Spot gold was up 0.1% at $1,821.57 per ounce by 2.54am GMT. US gold futures firmed 0.1% at $1,823.10. Helping the appeal of non-yielding bullion, benchmark US 10-year treasury yields eased on Wednesday after three straight sessions of gains.

US Federal Reserve policymakers promised further rapid interest-rate hikes to bring down high inflation on Tuesday, but pushed back against growing fears among investors and economists that sharply higher borrowing costs will trigger a steep downturn.

“Overall, the outlook for interest rates means that when we do get a break out of this trading zone we’ve been stuck in now for a couple of months, it’s more likely to be to the downside,” said Michael McCarthy, chief strategy officer at Tiger Brokers, Australia.

Though gold is seen as an inflation hedge, higher short-term US interest rates and bond yields raise the opportunity cost of holding bullion, which yields no interest.

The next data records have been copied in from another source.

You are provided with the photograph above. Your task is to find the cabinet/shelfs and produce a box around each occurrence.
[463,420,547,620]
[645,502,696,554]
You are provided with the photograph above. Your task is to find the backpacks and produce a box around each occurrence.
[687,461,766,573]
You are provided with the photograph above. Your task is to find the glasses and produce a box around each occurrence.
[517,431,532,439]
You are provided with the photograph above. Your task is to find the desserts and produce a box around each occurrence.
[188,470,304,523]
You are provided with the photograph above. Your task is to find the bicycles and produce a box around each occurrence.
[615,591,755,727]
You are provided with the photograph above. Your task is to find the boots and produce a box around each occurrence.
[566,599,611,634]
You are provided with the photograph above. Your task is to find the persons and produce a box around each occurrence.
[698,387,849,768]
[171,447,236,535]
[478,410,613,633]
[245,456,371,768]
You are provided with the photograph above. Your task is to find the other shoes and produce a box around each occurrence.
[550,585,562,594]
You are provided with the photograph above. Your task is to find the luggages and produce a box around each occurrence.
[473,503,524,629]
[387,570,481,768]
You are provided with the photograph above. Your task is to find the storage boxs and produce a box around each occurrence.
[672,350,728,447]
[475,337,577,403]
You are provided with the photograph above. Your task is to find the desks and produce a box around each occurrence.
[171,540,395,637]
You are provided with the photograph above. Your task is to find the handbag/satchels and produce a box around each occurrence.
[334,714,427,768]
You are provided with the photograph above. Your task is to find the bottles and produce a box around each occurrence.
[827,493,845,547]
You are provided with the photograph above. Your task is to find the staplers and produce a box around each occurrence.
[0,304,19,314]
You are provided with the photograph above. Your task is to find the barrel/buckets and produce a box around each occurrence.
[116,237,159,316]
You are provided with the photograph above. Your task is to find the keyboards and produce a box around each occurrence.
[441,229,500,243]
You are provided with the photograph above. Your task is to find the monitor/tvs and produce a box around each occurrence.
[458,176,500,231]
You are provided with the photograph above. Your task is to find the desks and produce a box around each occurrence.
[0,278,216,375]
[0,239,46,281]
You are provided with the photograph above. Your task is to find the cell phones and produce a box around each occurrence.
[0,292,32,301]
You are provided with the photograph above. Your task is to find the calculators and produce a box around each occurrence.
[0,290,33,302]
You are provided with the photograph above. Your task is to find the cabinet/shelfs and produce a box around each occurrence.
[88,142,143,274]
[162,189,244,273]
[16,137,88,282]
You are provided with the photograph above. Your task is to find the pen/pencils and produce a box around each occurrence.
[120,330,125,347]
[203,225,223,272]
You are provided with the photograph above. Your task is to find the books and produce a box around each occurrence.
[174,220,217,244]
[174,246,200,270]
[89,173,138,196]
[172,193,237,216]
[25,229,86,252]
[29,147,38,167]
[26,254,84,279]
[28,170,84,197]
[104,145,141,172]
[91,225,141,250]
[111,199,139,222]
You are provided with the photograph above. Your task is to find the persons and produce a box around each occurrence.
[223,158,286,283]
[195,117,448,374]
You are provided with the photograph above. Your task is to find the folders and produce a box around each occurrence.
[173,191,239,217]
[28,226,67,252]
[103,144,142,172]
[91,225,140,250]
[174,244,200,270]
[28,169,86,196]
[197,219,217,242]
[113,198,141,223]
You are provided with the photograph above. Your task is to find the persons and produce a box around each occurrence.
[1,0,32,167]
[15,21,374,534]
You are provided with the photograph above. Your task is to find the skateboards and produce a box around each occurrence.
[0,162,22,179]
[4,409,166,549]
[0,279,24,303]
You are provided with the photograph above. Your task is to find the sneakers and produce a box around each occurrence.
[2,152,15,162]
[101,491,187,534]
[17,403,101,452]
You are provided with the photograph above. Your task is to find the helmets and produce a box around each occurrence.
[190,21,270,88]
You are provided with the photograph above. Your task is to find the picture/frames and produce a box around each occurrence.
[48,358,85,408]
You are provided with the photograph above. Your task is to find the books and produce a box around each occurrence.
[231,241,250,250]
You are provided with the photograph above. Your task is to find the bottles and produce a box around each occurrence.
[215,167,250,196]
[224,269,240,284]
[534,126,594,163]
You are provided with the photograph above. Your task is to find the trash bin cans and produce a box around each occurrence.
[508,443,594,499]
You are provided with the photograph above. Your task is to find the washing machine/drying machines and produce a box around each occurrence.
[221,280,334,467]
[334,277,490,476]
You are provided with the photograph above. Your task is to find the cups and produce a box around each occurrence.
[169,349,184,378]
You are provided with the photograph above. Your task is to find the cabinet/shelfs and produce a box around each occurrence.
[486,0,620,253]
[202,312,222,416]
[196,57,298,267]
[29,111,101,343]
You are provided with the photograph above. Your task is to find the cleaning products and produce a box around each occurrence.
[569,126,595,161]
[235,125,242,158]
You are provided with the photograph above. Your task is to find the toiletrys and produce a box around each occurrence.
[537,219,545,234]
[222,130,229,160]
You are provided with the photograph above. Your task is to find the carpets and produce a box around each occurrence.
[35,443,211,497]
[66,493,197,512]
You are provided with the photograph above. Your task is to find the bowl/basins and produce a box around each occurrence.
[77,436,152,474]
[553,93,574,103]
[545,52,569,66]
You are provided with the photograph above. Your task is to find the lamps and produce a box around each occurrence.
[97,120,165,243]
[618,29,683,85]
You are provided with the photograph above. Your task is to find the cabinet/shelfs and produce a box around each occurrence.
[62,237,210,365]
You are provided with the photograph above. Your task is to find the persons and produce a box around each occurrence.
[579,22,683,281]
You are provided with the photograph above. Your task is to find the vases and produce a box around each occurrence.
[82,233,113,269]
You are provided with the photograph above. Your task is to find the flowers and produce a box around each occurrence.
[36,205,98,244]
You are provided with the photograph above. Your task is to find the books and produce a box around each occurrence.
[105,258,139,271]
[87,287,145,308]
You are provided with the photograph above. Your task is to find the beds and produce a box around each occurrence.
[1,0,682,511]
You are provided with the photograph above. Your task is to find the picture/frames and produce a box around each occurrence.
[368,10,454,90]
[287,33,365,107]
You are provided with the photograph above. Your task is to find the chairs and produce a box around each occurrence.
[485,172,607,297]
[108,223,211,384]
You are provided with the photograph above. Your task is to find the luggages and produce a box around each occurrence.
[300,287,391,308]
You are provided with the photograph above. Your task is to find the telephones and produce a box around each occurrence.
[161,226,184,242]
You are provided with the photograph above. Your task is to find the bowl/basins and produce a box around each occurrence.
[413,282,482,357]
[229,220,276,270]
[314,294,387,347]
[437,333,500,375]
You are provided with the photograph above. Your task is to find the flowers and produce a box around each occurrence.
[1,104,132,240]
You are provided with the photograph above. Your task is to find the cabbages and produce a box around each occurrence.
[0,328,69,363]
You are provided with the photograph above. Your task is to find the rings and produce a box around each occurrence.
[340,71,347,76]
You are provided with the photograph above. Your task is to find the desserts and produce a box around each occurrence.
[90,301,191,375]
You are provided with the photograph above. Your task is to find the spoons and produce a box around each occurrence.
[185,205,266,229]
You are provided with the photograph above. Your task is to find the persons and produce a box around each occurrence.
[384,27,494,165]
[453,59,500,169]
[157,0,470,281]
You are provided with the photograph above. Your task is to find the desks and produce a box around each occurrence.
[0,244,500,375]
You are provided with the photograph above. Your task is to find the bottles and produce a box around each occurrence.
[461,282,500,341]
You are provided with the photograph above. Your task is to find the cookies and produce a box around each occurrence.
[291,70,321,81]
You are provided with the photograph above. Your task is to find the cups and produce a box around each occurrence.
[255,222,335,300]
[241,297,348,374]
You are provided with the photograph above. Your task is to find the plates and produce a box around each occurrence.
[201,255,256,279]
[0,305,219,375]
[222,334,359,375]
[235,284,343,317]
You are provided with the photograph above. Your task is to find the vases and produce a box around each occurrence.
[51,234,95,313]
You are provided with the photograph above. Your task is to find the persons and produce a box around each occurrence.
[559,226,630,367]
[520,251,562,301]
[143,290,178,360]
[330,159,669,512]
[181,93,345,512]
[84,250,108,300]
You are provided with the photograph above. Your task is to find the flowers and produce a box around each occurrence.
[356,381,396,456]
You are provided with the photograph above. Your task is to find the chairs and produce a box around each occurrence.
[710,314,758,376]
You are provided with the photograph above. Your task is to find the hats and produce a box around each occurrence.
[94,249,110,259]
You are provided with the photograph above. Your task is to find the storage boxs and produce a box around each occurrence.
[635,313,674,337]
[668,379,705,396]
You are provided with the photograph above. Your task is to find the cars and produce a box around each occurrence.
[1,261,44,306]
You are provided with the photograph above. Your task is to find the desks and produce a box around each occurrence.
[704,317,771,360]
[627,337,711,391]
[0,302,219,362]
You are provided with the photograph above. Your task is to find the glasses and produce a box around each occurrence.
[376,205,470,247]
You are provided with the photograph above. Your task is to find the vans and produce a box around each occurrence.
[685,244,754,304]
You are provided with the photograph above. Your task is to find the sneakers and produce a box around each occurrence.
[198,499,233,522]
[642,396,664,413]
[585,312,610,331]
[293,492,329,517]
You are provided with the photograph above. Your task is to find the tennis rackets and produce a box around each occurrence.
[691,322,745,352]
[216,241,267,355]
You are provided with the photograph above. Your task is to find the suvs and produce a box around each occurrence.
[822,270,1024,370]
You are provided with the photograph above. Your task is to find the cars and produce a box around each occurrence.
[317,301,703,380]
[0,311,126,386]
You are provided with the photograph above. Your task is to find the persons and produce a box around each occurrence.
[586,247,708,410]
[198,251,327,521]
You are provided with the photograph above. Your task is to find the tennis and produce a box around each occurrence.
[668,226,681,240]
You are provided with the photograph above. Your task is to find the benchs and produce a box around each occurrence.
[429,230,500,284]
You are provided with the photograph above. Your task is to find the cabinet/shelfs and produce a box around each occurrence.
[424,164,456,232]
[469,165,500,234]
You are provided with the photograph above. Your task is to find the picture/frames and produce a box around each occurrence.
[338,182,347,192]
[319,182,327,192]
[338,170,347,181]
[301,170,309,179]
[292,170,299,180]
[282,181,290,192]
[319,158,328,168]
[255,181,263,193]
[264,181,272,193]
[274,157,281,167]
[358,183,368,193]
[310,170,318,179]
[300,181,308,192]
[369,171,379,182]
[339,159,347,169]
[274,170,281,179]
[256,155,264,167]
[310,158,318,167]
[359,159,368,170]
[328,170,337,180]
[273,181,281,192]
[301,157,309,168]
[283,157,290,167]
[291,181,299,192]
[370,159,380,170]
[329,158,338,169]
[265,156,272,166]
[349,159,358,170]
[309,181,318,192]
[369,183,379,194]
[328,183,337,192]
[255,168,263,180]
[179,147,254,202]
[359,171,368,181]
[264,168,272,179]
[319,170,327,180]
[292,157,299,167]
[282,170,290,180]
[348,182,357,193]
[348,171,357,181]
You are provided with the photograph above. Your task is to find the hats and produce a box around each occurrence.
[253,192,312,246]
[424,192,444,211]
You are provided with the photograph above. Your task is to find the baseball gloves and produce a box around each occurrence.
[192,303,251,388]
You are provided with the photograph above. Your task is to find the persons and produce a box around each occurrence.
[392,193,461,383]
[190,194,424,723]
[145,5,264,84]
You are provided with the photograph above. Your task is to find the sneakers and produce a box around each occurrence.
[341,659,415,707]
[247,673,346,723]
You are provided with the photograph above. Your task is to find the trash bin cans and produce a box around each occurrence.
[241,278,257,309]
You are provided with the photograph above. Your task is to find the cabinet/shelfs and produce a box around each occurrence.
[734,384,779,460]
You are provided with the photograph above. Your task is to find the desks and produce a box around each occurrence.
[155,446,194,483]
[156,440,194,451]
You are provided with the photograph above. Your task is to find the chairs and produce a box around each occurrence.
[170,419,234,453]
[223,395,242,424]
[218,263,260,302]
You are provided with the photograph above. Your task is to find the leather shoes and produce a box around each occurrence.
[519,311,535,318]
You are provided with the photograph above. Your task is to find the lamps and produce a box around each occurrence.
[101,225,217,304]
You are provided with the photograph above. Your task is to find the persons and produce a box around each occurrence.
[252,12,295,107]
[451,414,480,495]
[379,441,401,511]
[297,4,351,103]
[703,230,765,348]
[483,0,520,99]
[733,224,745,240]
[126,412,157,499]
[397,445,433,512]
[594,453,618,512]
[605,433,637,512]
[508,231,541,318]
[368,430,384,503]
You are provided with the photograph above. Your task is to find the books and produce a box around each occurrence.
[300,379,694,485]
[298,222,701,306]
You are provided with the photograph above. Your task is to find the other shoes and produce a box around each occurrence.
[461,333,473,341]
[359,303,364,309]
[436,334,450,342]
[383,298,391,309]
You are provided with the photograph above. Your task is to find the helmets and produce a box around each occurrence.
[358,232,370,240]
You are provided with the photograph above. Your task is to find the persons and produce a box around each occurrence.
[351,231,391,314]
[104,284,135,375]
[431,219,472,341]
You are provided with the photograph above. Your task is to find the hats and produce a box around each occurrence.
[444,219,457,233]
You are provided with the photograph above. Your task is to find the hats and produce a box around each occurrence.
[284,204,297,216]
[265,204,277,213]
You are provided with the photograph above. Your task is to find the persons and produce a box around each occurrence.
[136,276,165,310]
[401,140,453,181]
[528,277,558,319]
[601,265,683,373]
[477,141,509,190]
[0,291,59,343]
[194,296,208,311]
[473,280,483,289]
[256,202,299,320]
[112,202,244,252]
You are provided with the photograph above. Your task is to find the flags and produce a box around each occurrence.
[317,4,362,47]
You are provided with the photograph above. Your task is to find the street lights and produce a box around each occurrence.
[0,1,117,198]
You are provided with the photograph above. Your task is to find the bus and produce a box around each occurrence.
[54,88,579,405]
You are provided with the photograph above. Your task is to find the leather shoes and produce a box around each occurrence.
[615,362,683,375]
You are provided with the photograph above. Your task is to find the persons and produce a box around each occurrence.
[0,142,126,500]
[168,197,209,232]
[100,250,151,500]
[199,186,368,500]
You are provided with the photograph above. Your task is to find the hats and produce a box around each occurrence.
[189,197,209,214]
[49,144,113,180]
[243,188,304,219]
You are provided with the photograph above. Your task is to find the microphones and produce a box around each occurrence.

“Rising interest rates and a stronger US dollar are acting against inflation-hedging forces. So we’ve got balance in the gold market at the moment,” McCarthy said, adding that it is very hard to get excited about the prospects for gold with so many other markets showing higher volatility.

A stronger US dollar makes gold less attractive for buyers holding other currencies.

The US banned new imports of Russian gold, acting on commitments made by the Group of Seven (G7) leaders this week to further punish Russia over its invasion of Ukraine. The move, however, is being seen as symbolic, as gold exports from Russia to the West have already dried up.

Spot silver was flat at $20.84 per ounce, while platinum rose 0.5% to $914.64 and palladium gained 2% to $1,910.43.